Semester course; 1-3 field experience hours. 1-3 credits (60 hours per credit). Prerequisites: 18 credits in the M.P.H. program; EPID 571, BIOS 543 and SBHD 605, all with minimum grades of B. Students will spend 180 hours in a planned, supervised experience working to support a community agency or organization. Such agencies might include a nonprofit organization such as the Institute for Public Health Innovation or a local, state or federal public health agency. Graded as S/U/F.
EPID 694. MPH Capstone Project. 1-3 Hours.
Semester course; 1-3 field experience, independent study or research hours. 1-3 credits. Enrollment is restricted to students the M.P.H. program (any concentration) and requires submission of a program-approved capstone project proposal and agreement form and approval by the program director. Each student will complete a research project that demonstrates the application of the knowledge acquired in the MPH program. The student will answer one or more relevant research or applied practice questions; the final product is a scholarly written report of publishable quality. A proposal must be submitted for approval and credits are assigned commensurate with the complexity of the project. Arrangements are made directly with a faculty member and approved by the graduate program director.

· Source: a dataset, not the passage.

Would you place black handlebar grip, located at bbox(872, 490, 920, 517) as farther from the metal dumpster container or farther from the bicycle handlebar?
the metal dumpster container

EPID 696. Special Topics. 1-3 Hours.
Semester course; 1-3 variable hours. 1-3 credits. Provides the opportunity for students to focus in depth on a particular area of interest and allows students to tailor their education to their specific needs and interests. Such flexibility adds strength to the program and promotes the independence of dedicated students. Arrangements are made with the appropriate faculty member. Graded as S/U/F.
EPID 697. Directed Research in Epidemiology. 1-15 Hours.
Semester course; 1-15 credits. Research leading to the Ph.D. degree. Graded as "S," "U" or "F.".